An introduction to must-know machine learning algorithms

A series that presents algorithms in a way that balances technical info with approachable examples.

Capital One Tech

May 29, 2019

Capital One Data Engineer Madison Schott recently came to us with an idea - to create a series of blog posts introducing machine learning algorithms in a way that balanced technical info with approachable examples and language.

“I wanted to write introductions to different machine learning algorithms because I myself was looking for articles like these. I wanted to read something that was technical yet easy enough for beginners to understand. A lot of articles I read about these algorithms rambled on with technical jargon or lacked real world examples.” - Madison Schott

Originally published on our Medium publication, the algorithms Madison dives into are:

K-nearest neighbors (KNN)

If you’re familiar with machine learning and the basic algorithms that are used in the field, then you’ve probably heard of the k-nearest neighbors algorithm, or KNN. What is KNN? KNN is a model that classifies data points based on the points that are most similar to it. It uses test data to make an “educated guess” on what an unclassified point should be classified as. Read more on k-nearest neighbors (KNN) on Medium.

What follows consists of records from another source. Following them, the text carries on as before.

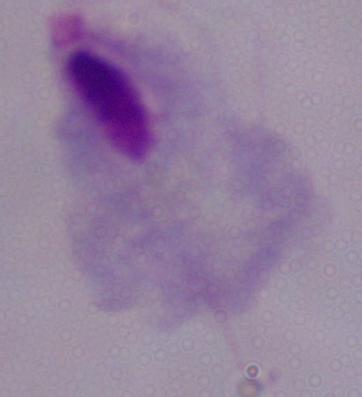
Summary:
  - Magnification: 1000x
  - Modality: photomicrograph
  - Identification: trichomonad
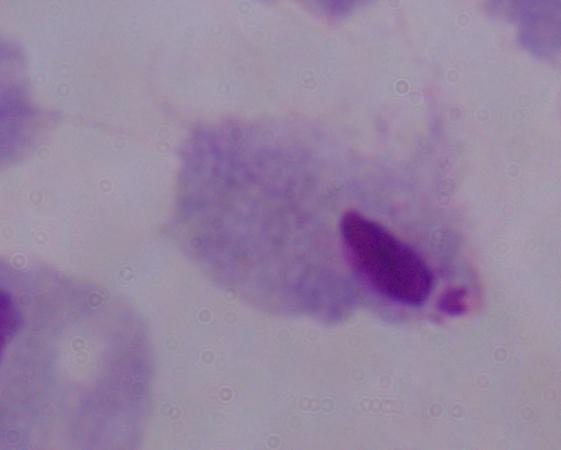
modality = micrograph
magnification = 1000x
identification = trichomonad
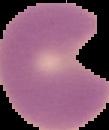

Image is 109×130 pixels. Result: malaria parasites identified. From a thin blood film. The area outside the segmented cell region is set to black.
Assess this cell for malaria.
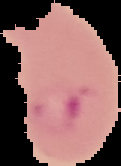

Parasitized.

Summary:
  - Preparation: thin blood film
  - Image size: 121×166 pixels
  - Image type: segmented cell region with the area outside set to black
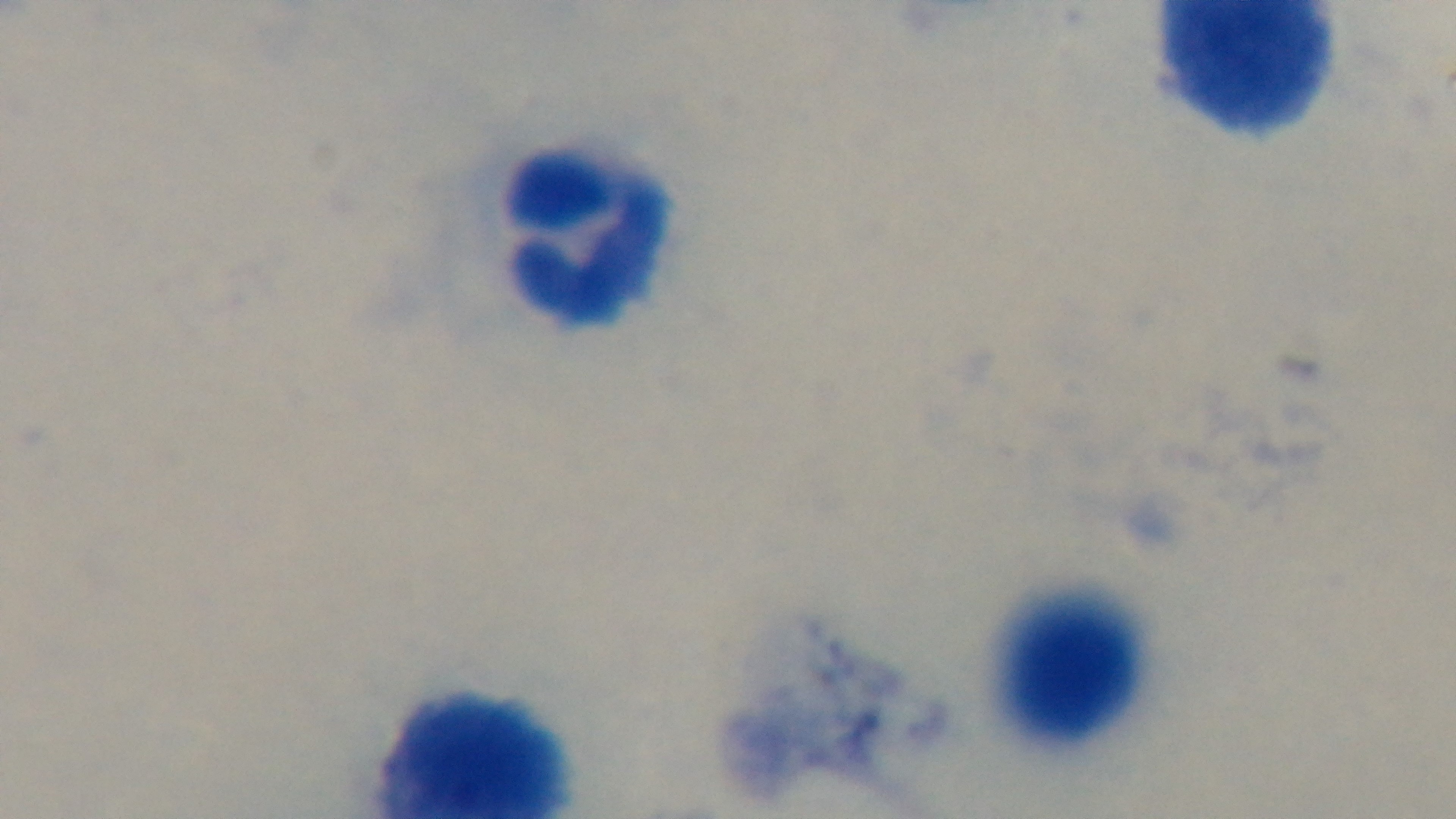

Summary:
  - Capture: mounted 4K digital camera
  - Field of view: one from the slide
  - Malaria status: negative
  - Modality: light microscopy
  - Stain: Giemsa
  - Objective: 100x oil immersion
  - Preparation: thick smear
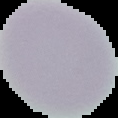

The area outside the segmented cell region is set to black. Image is 118×118 pixels. Malaria status: uninfected. From a thin blood film.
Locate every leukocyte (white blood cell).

K-means clustering algorithm

K-means clustering is another basic technique often used in machine learning. The k-means clustering algorithm assigns data points to categories, or clusters, by finding the mean distance between data points. It then iterates through this technique in order to perform more accurate classifications over time. Since you must first start by classifying your data into k categories, it is essential that you understand your data well enough to do this. Read more on k-means clustering on Medium.

Naives bayes classifiers

Naives bayes classifiers are a group of machine learning algorithms that all use the Bayes’ Theorem to classify data points. The reason they are called “naive” is because they each assume features of a data point as being completely independent of one another. Naives bayes classifiers use the probabilities of certain events being true—given other events are true—in order to make predictions about new data points. Read more on naives bayes classifers on Medium.

Random forest algorithm

We all have to use this decision making process multiple times, every single day. In the machine learning world this process is called a decision tree. You start with a node which then branches to another node, repeating this process until you reach a leaf. A node asks a question in order to help classify the data. A branch represents the different possibilities that this node could lead to. A leaf is the end of a decision tree, or a node that no longer has any branches. Read more on random forest algorithm on Medium.

Artificial neural networks

ANNs have been around since 1943, when they were first introduced in Warren McCulloch and Walter Pitts’ paper “A Logical Calculus of the Ideas Immanent in Nervous Activity”, describing how networks of artificial neurons could be used to solve various logic problems. However, they were not widely used until 1969 when a technique called backpropagation was created. This technique allows the artificial neurons to adjust themselves when the solution they come up with is not the solution that was expected. Read more on artificial neural networks on Medium.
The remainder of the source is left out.